Constructs a classification tree (R.W. Payne).
Options
PRINT = string tokens |
Controls printed output (summary , details , indented , bracketed , labelleddiagram , numbereddiagram , graph , monitoring ); default * i.e. none |
---|---|
METHOD = string token |
Selection criterion to use when constructing the tree (Gini , MPI ); default Gini |
GROUPS = factor |
Groupings of the individuals in the tree |
TREE = tree |
Saves the tree that has been constructed |
NSTOP = scalar |
Number of individuals in a group at which to stop selecting tests; default 5 |
ANTIENDCUTFACTOR = string token |
Adaptive anti-end-cut factor to use (classnumber , reciprocalentropy ); default * i.e. none |
OWNBSELECT = string token |
Indicates whether or not your own version of the BSELECT procedure is to be used, as explained in the Method section (yes , no ); default no |
Parameters
X = factors or variates |
X-variables available for constructing the tree |
---|---|
ORDERED = string tokens |
Whether factor levels are ordered (yes , no ); default no |
Description
The starting point for a classification tree is a sample of individuals from several groups. The characteristics of the individuals are described in Genstat by a set of factors or variates which are specified by the X
parameter of BCLASSIFICATION
. The GROUPS
option of BCLASSIFICATION
defines the group to which each individual in the sample belongs, and the aim is to be able to identify the groups to which new individuals belong.
The tree progressively splits the individuals into subsets based on their values for the factors or variates. Construction starts at a node known as the root, which contains all of the individuals. A factor or variate is chosen to use there that “best” divides the individuals into two subsets. Suppose the X
vectors are all factors with two levels: the first subset will then contain the individuals with level 1 of the factor, and the second will contain those with level 2. Also any individual with a missing value for the factor is put into both groups; so you can use a missing value to denote either variable or unknown observations. Factors may have either ordered or unordered levels, according to whether the corresponding value ORDERED
parameter is set to yes
or no
. For example, a factor called Dose
with levels 1, 1.5, 2 and 2.5 would usually be treated as having ordered levels, whereas levels labelled 'Morphine'
, 'Amidone'
, 'Phenadoxone'
and 'Pethidine'
of a factor called Drug
would be regarded as unordered. For unordered factors, all possible ways of dividing the levels into two sets are tried. With variates or ordered factors with more than 2 levels, a suitable value p is found to partition the individuals into those with values less than or greater than p.

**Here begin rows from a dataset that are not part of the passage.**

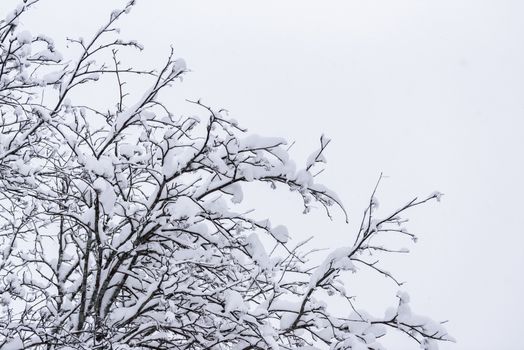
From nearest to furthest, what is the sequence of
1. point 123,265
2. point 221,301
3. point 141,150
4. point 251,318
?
point 251,318 → point 221,301 → point 123,265 → point 141,150

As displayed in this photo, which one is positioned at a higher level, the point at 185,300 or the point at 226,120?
the point at 226,120

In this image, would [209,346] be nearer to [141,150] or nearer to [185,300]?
[185,300]

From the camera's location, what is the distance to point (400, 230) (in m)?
4.02

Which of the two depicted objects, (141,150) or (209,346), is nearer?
(209,346)

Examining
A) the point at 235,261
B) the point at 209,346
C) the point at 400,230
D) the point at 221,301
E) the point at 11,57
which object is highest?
the point at 11,57

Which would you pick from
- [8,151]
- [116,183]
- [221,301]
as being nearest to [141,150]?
[116,183]

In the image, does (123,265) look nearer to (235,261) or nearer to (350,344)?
(235,261)

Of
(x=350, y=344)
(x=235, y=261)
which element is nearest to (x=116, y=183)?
(x=235, y=261)

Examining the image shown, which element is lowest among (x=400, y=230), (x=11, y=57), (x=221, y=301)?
(x=221, y=301)

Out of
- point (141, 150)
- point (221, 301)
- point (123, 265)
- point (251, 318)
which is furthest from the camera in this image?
point (141, 150)

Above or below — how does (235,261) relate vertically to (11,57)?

The tree is then extended to contain two new nodes, one for each of the subsets, and factors or variates are selected for use at each of these nodes to subdivide the subsets further.
The effectiveness of the factor or variate to be chosen for each node depends on how the groups are split between the resulting subsets – the aim is to form subsets that are each composed of individuals from the same group. By default, this is assessed using Gini information (see Breiman et al. 1984, Chapter 4) but you can set option METHOD=mpi
to use the mean posterior improvement criterion devised by Taylor & Silverman (1993). The ANTIENDCUTFACTOR
option allows you to request Taylor & Silverman’s adaptive anti-end-cut factors (by default these are not used). The process stops when either no factor or variate provides any additional information, or the subset contains individuals all from the same group, or the subset contains fewer individuals than a limit specified by the NSTOP
option (default 5). These nodes where the construction ends are known as terminal nodes.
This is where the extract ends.